Some of the internal holes are also quite scenic. It’s tough to beat the tall grass waving in the wind as a backdrop to all that green space and all those bunkers. The par-5 fifth hole is a bit too quirky for my tastes. A double bending, 600-yard hole that forces the longer hitters to either hit driver over a pond on the right to a narrow fairway, or hitting something less than a driver straight away, making it a guaranteed three-shot hole. But even that hole is beautiful.
But the best hole on the course is 18. Nicknamed “Dyeabolical” as a hat tip to the designer, the par 4 plays 520 yards from the tips. And it’s so much better from back there. A creek splits the fairway in two towards the hole and, though scenic in front of the clubhouse, 18 is the hardest finishing hole I’ve ever played. You have to keep your ball right and hope long iron is enough to find the sloping green in regulation. I was fortunate enough to walk off the green with a four on the scorecard…something I will always remember.
We finished off our day at Whistling with dinner on the back patio of the clubhouse. The restaurant there is high quality and several tables were full of non-golfing patrons who came just for the food. My dad and I were exhausted. Walking Whistling Straits (no carts allowed) is a tiring experience…both mentally and physically. But a glass of wine and a nice cut of meat was just what the Irish doctor ordered. A great finish to a truly world-class round of golf.

## EXERCISES
1) In the passage about the golf course, how long is the 18th hole from the tips?
2) Reproduce the passage about the golf course from "We finished off" up to and including "round of golf.".

## Dataset records

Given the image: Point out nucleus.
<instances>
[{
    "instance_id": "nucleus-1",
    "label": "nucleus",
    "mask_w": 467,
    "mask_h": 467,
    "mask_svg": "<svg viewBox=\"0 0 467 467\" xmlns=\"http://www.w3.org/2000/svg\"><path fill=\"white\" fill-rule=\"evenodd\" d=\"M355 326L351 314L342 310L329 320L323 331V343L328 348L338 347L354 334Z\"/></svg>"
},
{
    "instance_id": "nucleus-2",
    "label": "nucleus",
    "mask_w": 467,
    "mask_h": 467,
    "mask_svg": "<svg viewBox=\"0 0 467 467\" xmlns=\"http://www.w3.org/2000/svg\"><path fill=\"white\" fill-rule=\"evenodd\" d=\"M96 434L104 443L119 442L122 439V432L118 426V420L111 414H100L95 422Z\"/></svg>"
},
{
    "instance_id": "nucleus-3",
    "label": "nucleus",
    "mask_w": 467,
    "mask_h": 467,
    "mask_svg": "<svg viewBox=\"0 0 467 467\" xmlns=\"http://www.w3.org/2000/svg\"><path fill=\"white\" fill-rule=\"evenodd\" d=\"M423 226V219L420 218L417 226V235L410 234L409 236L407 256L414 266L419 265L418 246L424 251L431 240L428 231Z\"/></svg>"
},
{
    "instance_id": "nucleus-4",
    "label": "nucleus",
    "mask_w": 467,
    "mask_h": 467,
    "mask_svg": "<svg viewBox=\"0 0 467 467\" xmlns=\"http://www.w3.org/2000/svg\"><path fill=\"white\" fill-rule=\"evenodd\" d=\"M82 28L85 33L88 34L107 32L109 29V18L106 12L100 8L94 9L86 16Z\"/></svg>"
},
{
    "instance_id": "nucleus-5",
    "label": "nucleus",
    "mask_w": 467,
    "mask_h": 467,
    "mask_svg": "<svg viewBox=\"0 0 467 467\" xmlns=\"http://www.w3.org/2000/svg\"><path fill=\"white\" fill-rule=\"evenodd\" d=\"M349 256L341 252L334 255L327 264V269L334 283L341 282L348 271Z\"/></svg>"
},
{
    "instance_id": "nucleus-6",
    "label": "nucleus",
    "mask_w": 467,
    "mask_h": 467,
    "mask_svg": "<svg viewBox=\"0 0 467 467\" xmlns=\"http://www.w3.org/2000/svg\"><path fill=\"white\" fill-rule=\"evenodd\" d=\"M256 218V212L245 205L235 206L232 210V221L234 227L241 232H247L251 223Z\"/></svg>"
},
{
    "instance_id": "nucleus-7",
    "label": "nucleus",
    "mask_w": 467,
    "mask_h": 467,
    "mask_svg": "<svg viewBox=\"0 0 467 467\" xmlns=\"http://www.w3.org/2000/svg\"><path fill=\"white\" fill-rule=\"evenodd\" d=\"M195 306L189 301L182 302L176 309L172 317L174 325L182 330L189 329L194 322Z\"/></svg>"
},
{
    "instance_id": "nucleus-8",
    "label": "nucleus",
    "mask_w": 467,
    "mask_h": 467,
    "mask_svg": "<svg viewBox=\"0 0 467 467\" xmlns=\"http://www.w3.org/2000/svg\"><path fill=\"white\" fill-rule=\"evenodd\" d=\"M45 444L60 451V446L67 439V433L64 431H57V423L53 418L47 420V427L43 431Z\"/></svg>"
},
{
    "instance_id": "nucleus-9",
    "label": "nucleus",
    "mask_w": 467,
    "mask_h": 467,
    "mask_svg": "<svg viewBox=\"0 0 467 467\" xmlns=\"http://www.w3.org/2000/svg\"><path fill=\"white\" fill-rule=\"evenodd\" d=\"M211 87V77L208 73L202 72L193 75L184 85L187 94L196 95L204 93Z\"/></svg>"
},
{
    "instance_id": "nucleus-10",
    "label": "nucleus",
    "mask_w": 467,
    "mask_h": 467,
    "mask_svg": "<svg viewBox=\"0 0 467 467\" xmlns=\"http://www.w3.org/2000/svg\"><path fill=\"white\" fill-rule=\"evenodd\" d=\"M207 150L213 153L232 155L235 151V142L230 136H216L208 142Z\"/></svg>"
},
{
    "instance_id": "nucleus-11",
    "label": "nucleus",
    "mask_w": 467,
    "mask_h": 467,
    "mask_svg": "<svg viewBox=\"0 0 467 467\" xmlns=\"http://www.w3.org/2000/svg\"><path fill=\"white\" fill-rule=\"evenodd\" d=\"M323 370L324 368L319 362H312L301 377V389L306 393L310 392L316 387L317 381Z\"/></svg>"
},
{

## TASK RESPONSES
1) 520 yards

2)
We finished off our day at Whistling with dinner on the back patio of the clubhouse. The restaurant there is high quality and several tables were full of non-golfing patrons who came just for the food. My dad and I were exhausted. Walking Whistling Straits (no carts allowed) is a tiring experience…both mentally and physically. But a glass of wine and a nice cut of meat was just what the Irish doctor ordered. A great finish to a truly world-class round of golf.